DMK chief M. Karunanidhi’s statement that his party has decided to support the UPA government at the Centre — if a resolution on FDI is put to vote in Parliament — to keep the BJP out sounds strange. Until two days ago, the party was firm in its stand that the interest of the common man was uppermost in its mind. That it took the Congress hardly any effort and time to make the DMK supremo toe its line is another reflection of coalition compulsions.
It does not matter which party rules at the Centre. Come election time, politicians are at people’s feet but once they get elected they are at people’s throats.
The DMK’s decision to support the UPA government is no surprise. It is obviously an outcome of some tough political bargaining. But the party’s attempt to justify it on the ground that it wants to keep the BJP at bay is ridiculous. It assured all support to small traders in Tamil Nadu and was even prepared to vote for a resolution opposing FDI in Parliament till a few days ago. It has suddenly shifted its stand, which is nothing but hypocrisy.

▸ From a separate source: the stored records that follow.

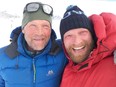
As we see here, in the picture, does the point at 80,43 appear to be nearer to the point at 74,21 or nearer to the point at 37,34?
the point at 74,21

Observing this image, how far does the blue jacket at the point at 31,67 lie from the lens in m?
2.67

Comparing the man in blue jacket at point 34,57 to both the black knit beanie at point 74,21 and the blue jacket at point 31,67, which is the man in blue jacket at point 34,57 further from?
the black knit beanie at point 74,21

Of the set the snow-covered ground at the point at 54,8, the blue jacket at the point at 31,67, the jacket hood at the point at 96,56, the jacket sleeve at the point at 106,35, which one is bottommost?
the snow-covered ground at the point at 54,8

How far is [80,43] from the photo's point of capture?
8.36ft

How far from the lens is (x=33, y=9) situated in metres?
2.88

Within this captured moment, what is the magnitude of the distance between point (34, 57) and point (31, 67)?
11 cm

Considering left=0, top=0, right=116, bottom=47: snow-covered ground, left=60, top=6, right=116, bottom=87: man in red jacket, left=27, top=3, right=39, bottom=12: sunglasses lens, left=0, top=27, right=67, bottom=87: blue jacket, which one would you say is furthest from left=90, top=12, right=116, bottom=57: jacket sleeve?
left=0, top=0, right=116, bottom=47: snow-covered ground

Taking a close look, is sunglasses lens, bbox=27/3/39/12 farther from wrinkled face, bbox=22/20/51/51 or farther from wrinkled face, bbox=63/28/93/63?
wrinkled face, bbox=63/28/93/63

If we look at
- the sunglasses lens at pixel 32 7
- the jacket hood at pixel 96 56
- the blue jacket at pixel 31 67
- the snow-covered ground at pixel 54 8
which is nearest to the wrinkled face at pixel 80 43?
the jacket hood at pixel 96 56

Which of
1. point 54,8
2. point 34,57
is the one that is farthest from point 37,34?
point 54,8

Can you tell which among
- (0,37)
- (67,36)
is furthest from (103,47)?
(0,37)

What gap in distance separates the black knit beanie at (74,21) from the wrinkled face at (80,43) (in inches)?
1.6

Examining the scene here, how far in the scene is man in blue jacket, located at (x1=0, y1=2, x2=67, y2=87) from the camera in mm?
2676

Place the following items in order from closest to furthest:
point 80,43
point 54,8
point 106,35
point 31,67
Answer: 1. point 106,35
2. point 80,43
3. point 31,67
4. point 54,8
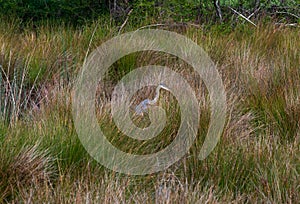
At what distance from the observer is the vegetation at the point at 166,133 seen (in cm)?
228

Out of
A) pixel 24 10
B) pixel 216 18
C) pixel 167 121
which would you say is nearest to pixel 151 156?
pixel 167 121

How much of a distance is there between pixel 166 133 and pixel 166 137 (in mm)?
30

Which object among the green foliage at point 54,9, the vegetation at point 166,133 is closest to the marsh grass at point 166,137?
the vegetation at point 166,133

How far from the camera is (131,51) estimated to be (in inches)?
177

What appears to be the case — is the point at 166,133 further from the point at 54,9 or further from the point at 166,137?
the point at 54,9

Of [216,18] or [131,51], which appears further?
[216,18]

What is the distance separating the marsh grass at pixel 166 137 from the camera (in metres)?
2.27

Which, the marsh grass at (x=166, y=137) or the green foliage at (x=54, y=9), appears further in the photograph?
the green foliage at (x=54, y=9)

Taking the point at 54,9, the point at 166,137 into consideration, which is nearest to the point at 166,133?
the point at 166,137

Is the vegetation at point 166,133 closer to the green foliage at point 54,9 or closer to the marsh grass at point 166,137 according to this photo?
the marsh grass at point 166,137

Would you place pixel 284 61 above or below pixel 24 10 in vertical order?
above

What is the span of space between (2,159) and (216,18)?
4418 millimetres

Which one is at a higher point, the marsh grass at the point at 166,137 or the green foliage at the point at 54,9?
the marsh grass at the point at 166,137

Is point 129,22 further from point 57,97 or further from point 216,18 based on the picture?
point 57,97
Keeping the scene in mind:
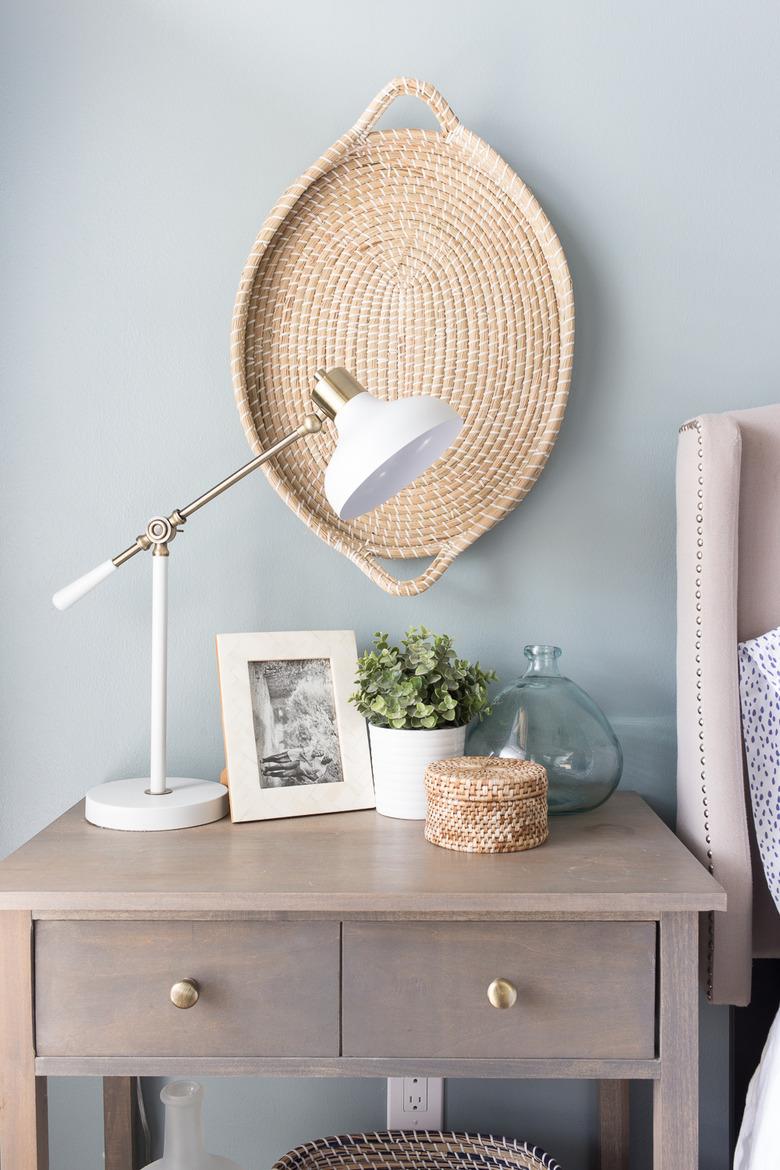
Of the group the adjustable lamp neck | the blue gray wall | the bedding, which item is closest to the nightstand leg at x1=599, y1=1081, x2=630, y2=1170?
the blue gray wall

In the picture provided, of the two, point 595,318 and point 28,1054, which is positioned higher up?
point 595,318

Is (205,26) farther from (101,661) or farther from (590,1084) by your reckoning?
(590,1084)

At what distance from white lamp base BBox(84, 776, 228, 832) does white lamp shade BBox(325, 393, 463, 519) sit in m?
0.42

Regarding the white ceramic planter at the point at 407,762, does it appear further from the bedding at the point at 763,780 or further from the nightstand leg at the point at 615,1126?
the nightstand leg at the point at 615,1126

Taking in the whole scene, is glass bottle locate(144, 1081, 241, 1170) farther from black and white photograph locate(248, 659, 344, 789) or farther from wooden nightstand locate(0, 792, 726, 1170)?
black and white photograph locate(248, 659, 344, 789)

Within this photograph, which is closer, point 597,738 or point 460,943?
point 460,943

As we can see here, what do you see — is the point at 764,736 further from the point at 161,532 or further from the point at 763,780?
the point at 161,532

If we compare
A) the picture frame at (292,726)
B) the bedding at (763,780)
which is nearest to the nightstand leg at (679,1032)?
the bedding at (763,780)

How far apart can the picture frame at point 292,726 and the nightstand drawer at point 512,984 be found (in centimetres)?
29

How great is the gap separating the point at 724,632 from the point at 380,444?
19.7 inches

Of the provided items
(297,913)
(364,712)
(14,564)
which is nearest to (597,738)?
(364,712)

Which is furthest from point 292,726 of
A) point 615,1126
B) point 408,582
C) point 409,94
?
point 409,94

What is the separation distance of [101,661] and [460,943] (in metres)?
0.73

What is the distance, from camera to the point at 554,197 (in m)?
1.48
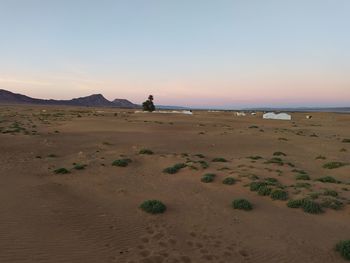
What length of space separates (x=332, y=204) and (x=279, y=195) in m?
1.82

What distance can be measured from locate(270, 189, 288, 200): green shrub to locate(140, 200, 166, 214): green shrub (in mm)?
4144

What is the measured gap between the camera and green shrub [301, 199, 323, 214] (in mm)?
11511

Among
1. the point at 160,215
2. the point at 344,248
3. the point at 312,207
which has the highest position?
the point at 312,207

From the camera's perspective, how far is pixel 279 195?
42.4 feet

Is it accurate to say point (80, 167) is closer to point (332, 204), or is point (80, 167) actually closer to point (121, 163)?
point (121, 163)

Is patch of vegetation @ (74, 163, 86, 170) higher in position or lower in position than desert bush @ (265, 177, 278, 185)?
lower

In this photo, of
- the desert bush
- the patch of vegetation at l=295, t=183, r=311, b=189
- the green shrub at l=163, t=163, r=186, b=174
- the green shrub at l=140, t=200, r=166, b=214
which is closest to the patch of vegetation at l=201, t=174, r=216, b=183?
the green shrub at l=163, t=163, r=186, b=174

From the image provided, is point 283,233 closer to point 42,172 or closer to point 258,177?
point 258,177

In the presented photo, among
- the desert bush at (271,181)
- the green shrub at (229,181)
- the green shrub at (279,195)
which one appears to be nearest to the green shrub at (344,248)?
the green shrub at (279,195)

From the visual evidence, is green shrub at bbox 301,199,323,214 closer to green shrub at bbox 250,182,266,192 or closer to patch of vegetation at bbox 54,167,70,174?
green shrub at bbox 250,182,266,192

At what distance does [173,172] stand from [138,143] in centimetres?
1349

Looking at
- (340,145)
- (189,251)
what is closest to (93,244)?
(189,251)

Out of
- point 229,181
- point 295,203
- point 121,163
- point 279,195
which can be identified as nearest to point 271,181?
point 229,181

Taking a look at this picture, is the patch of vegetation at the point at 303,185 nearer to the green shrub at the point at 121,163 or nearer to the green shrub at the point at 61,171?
the green shrub at the point at 121,163
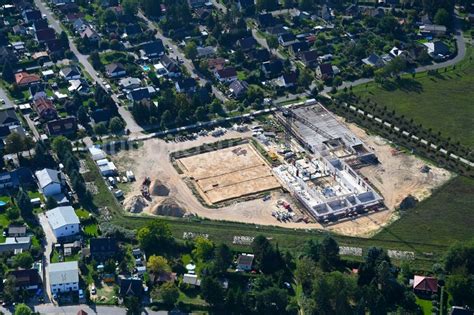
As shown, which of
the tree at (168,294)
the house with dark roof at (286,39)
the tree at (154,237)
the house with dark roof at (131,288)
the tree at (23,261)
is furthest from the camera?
the house with dark roof at (286,39)

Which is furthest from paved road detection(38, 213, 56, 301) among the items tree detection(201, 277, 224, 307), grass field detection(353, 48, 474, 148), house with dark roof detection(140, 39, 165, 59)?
grass field detection(353, 48, 474, 148)

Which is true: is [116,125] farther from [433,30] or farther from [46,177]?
[433,30]

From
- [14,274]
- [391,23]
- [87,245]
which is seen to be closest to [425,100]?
[391,23]

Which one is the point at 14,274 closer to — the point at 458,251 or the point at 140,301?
the point at 140,301

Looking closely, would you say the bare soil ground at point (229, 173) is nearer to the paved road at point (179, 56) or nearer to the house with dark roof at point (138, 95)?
the paved road at point (179, 56)

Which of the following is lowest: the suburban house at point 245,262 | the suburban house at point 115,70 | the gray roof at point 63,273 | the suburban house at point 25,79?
the suburban house at point 245,262

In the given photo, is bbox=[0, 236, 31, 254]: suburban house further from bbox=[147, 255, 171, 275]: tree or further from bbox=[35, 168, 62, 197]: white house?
bbox=[147, 255, 171, 275]: tree

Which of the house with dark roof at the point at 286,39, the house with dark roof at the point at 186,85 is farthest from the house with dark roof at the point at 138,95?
the house with dark roof at the point at 286,39

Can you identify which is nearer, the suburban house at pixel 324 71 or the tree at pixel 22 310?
the tree at pixel 22 310
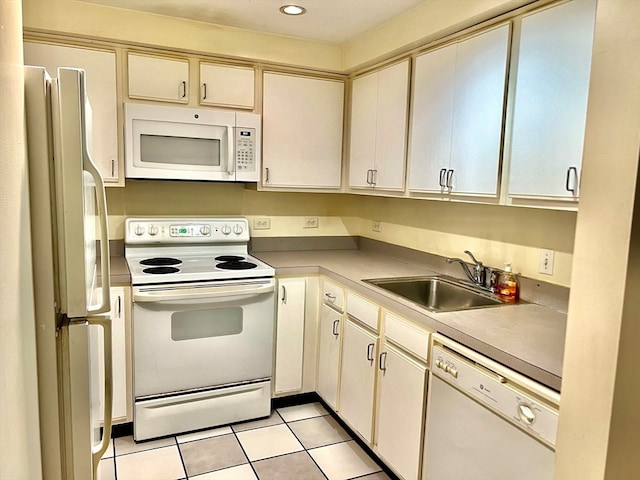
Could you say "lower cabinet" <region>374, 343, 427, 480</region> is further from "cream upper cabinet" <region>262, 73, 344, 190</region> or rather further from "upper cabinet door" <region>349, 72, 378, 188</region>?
"cream upper cabinet" <region>262, 73, 344, 190</region>

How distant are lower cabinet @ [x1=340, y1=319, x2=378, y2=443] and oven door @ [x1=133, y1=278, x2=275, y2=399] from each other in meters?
0.48

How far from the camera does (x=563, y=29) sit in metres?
1.69

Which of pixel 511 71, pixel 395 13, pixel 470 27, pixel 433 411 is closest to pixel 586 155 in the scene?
pixel 511 71

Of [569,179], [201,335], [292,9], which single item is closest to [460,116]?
[569,179]

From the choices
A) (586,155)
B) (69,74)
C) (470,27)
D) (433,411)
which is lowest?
(433,411)

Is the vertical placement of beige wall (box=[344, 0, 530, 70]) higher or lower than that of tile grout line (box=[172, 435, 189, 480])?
higher

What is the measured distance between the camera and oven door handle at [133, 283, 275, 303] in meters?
2.44

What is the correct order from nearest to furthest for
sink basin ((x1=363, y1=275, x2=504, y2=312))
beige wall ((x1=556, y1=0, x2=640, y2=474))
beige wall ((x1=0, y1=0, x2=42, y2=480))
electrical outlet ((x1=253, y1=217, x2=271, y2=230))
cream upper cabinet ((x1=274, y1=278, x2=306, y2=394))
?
beige wall ((x1=0, y1=0, x2=42, y2=480)) < beige wall ((x1=556, y1=0, x2=640, y2=474)) < sink basin ((x1=363, y1=275, x2=504, y2=312)) < cream upper cabinet ((x1=274, y1=278, x2=306, y2=394)) < electrical outlet ((x1=253, y1=217, x2=271, y2=230))

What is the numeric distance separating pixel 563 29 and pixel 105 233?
1.65 m

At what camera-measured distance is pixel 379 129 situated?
9.34 ft

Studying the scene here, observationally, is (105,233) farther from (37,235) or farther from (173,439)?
(173,439)

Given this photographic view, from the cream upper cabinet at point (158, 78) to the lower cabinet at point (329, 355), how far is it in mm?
1506

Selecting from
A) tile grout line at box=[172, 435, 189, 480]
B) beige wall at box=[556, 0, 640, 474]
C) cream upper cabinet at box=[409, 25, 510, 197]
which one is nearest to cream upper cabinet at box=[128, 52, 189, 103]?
cream upper cabinet at box=[409, 25, 510, 197]

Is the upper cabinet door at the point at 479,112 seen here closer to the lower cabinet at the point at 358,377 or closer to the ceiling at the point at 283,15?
the ceiling at the point at 283,15
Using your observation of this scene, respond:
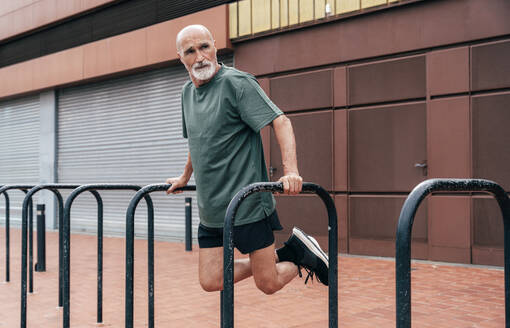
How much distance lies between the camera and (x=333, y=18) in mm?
9500

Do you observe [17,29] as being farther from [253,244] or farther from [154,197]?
[253,244]

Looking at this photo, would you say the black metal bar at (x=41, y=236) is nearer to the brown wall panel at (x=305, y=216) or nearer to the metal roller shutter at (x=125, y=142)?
the brown wall panel at (x=305, y=216)

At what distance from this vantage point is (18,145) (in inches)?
664

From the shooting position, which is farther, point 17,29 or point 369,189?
point 17,29

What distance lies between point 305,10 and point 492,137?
3778 mm

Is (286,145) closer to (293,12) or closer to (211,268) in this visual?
(211,268)

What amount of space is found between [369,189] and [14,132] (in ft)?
39.4

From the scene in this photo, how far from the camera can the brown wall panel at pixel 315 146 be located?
972 centimetres

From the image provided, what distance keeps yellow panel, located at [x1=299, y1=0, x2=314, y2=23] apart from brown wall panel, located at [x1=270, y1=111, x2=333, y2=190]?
1.62m

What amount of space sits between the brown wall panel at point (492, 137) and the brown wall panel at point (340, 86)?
2.11 meters

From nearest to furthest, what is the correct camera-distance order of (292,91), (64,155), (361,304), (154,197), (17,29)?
(361,304) < (292,91) < (154,197) < (64,155) < (17,29)

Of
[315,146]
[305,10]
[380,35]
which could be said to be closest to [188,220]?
[315,146]

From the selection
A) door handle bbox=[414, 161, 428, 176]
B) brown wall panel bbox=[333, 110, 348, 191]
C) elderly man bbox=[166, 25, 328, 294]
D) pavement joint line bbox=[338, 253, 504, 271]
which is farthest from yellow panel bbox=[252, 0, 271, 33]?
elderly man bbox=[166, 25, 328, 294]

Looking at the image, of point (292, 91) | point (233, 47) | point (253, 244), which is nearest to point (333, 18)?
point (292, 91)
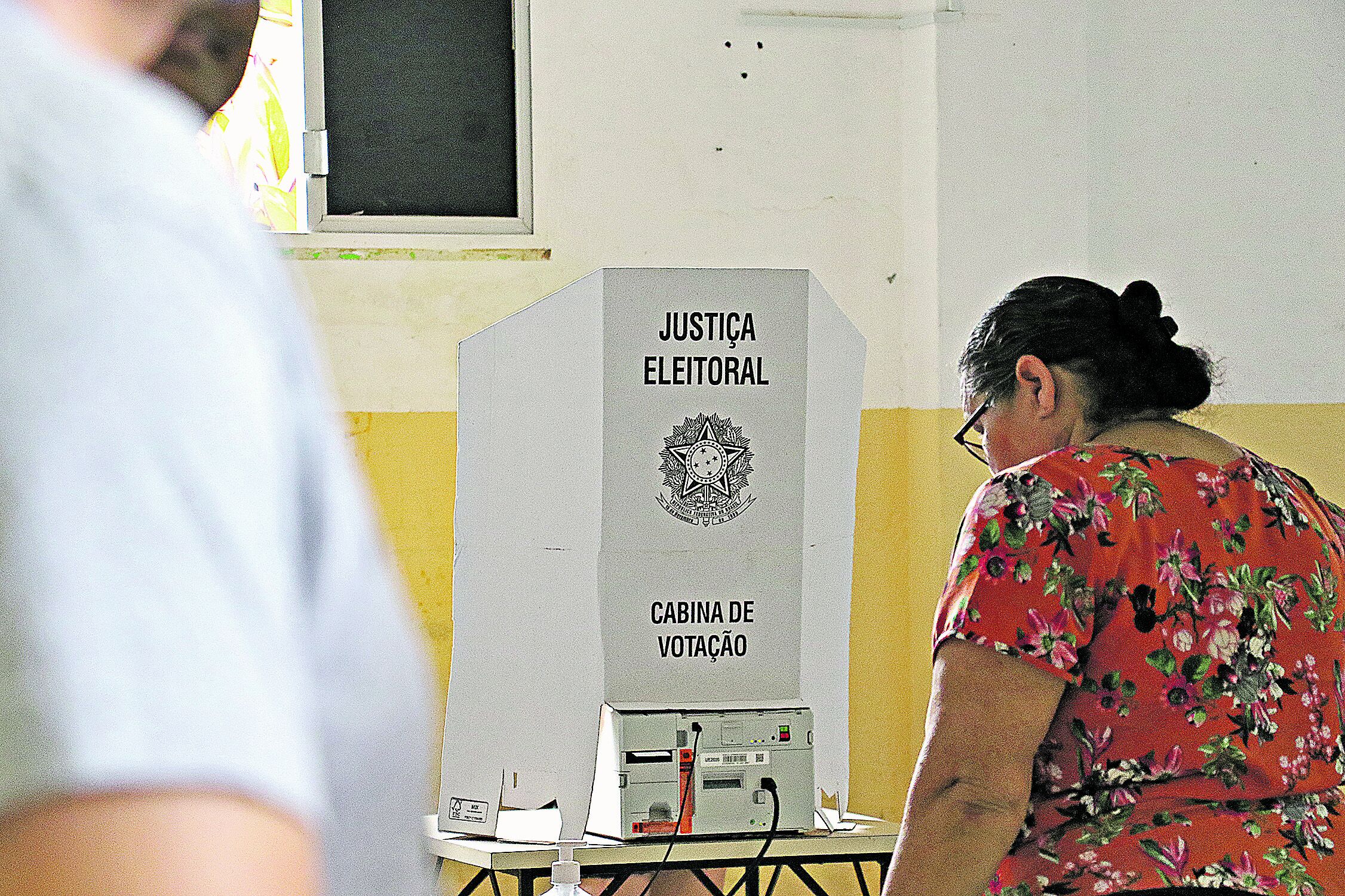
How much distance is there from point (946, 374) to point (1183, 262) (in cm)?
65

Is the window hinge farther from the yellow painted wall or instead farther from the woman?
the woman

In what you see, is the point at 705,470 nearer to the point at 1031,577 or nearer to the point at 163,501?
the point at 1031,577

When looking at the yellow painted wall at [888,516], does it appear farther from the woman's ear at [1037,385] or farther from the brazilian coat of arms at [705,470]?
Answer: the woman's ear at [1037,385]

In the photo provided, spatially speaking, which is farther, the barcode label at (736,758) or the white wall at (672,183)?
the white wall at (672,183)

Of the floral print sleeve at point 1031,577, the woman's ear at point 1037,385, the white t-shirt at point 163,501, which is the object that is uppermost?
the woman's ear at point 1037,385

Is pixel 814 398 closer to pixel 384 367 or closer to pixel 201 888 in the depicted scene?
pixel 384 367

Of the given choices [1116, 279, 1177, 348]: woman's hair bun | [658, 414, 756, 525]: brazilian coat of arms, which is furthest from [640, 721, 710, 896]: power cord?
[1116, 279, 1177, 348]: woman's hair bun

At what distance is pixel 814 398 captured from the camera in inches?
82.1

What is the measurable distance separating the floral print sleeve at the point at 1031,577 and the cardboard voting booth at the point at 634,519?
2.26 ft

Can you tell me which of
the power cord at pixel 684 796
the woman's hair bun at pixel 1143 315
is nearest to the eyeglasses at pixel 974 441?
the woman's hair bun at pixel 1143 315

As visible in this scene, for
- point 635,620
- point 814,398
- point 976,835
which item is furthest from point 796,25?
point 976,835

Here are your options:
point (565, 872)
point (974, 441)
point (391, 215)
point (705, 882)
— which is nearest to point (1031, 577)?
point (974, 441)

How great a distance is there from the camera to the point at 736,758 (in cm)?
204

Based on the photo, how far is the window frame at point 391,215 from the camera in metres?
3.23
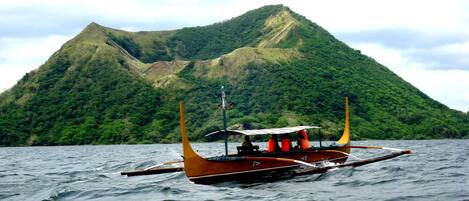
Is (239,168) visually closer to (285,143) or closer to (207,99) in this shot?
(285,143)

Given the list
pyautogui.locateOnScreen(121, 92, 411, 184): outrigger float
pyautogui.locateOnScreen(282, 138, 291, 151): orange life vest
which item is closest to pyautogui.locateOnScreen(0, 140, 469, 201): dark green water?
pyautogui.locateOnScreen(121, 92, 411, 184): outrigger float

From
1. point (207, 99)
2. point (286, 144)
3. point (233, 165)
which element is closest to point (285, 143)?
point (286, 144)

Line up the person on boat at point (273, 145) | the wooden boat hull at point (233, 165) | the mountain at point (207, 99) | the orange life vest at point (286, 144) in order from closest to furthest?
the wooden boat hull at point (233, 165) → the person on boat at point (273, 145) → the orange life vest at point (286, 144) → the mountain at point (207, 99)

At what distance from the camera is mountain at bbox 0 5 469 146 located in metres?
146

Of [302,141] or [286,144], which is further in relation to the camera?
[302,141]

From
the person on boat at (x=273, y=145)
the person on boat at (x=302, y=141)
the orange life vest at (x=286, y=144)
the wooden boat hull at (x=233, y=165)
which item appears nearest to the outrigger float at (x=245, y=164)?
the wooden boat hull at (x=233, y=165)

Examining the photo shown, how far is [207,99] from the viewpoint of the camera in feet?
542

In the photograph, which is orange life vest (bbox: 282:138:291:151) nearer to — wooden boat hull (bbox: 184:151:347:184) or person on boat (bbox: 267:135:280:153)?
person on boat (bbox: 267:135:280:153)

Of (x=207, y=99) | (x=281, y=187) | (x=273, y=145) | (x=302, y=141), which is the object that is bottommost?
(x=281, y=187)

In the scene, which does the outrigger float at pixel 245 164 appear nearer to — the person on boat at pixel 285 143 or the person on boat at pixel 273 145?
the person on boat at pixel 285 143

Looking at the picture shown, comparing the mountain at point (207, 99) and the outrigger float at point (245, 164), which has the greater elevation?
the mountain at point (207, 99)

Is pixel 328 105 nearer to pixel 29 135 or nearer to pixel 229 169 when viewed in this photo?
pixel 29 135

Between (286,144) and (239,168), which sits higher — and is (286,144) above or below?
above

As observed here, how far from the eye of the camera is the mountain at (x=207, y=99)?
480 feet
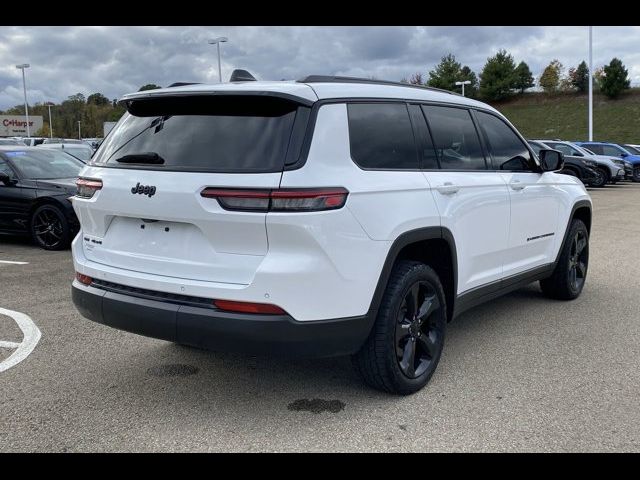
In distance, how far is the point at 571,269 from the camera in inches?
233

The DMK is badly in need of the Congress’s support on the 2G issue. The party’s policy all along has been to grab every opportunity available for personal gain.
Even if the government is defeated in the Lok Sabha on the FDI debate, it will not fall because the resolution is not a Finance bill or a no-confidence motion. Assuming the government resigns following the defeat, the NDA cannot come to power because it does not have the numbers. Therefore, it is difficult to believe the claim made by the DMK — which supported the Bharat bandh against FDI — that it wants to keep the BJP out. The decision seems to have been influenced by extraneous considerations.
The cartoon on page one (Nov. 28) was very impressive. Carts of the size and shape portrayed in the cartoon are used by customers when they shop in supermarkets like Walmart. The caricature of Prime Minister Manmohan Singh happily singing while pushing a cartload of leaders who are likely to support him on FDI in Parliament is indeed worth a thousand words.